The police were ultimately forced back into the bar by the crowd, where they were essentially captives. Garbage was set on fire and forced through the windows of the bar. The NYPD’s Tactical Patrol Force (TPF) was called in, in order to help free the stranded police officers and get them medical treatment (which a few of them needed). The TPF also tried to clear the streets by forming a phalanx and pushing the crowd back — but the crowd made a joke of it. They formed a kick line in response to the police’s formation. Those in the kick line sang a parody of the popular vaudeville song “Ta-ra–ra Boom-de-day” with lyrics that went “We are the Stonewall girls/We wear our hair in curls/We don’t wear underwear/We show off our pubic hair.” The TPF did not appreciate the humor, and launched into a full-scale assault on the kick line, hitting them with nightsticks and bats.

### PROBLEMS TO WORK ON
1. Answer these questions from the Stonewall passage:
(a) What was set on fire and forced through the windows of the bar?
(b) Which unit was called in to help free the stranded police officers?
(c) What did that unit hit the kick line with?
2. Reproduce the stretch of the Stonewall passage from "The police were" through "nightsticks and bats.".
3. Summarize the Stonewall passage in two sentences.

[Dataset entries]
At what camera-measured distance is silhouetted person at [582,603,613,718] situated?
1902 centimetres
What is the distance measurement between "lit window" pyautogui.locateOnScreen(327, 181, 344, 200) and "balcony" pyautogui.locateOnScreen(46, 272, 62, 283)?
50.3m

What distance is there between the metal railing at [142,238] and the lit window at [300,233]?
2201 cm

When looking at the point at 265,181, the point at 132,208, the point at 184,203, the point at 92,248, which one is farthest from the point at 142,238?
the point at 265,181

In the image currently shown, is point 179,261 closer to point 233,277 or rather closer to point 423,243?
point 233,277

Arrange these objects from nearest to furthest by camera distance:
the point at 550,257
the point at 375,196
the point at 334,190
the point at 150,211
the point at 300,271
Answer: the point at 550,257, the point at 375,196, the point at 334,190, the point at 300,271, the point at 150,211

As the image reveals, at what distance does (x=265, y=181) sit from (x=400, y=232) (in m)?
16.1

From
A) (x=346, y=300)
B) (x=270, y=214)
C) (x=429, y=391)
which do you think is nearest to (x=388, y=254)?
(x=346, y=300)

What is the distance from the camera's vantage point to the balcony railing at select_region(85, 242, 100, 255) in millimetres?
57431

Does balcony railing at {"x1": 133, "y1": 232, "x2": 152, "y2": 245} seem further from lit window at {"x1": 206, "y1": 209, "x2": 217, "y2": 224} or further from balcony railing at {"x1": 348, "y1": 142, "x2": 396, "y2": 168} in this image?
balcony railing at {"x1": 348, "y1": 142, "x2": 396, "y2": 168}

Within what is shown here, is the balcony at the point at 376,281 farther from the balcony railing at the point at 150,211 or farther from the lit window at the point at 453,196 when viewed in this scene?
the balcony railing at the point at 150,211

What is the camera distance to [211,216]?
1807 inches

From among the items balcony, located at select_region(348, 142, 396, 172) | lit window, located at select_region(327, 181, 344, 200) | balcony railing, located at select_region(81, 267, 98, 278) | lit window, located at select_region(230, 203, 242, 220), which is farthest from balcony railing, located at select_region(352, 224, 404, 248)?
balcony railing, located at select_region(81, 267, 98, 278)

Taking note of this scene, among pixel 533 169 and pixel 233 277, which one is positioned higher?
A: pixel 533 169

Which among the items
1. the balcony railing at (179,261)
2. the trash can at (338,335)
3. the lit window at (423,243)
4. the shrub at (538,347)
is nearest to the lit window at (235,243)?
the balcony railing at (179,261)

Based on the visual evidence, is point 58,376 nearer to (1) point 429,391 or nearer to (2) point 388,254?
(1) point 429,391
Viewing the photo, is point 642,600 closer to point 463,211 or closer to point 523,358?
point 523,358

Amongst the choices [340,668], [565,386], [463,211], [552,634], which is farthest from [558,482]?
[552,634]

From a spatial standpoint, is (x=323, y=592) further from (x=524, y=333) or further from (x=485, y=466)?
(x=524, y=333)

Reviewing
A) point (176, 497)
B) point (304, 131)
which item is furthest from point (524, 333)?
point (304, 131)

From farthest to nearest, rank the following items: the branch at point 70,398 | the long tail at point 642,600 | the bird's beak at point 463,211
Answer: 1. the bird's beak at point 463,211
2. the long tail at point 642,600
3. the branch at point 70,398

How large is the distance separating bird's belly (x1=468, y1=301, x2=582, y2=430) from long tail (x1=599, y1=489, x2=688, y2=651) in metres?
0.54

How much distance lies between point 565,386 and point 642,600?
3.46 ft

### ANSWERS TO THE EXERCISE
1.
(a) Garbage.
(b) The NYPD's Tactical Patrol Force (TPF).
(c) Nightsticks and bats.

2.
The police were ultimately forced back into the bar by the crowd, where they were essentially captives. Garbage was set on fire and forced through the windows of the bar. The NYPD’s Tactical Patrol Force (TPF) was called in, in order to help free the stranded police officers and get them medical treatment (which a few of them needed). The TPF also tried to clear the streets by forming a phalanx and pushing the crowd back — but the crowd made a joke of it. They formed a kick line in response to the police’s formation. Those in the kick line sang a parody of the popular vaudeville song “Ta-ra–ra Boom-de-day” with lyrics that went “We are the Stonewall girls/We wear our hair in curls/We don’t wear underwear/We show off our pubic hair.” The TPF did not appreciate the humor, and launched into a full-scale assault on the kick line, hitting them with nightsticks and bats.

3. The crowd forced the police back into the bar, where they were essentially captives, and the NYPD's Tactical Patrol Force was called in to free them and to clear the streets. When the crowd answered the TPF's phalanx with a kick line singing a parody song, the TPF launched a full-scale assault on it with nightsticks and bats.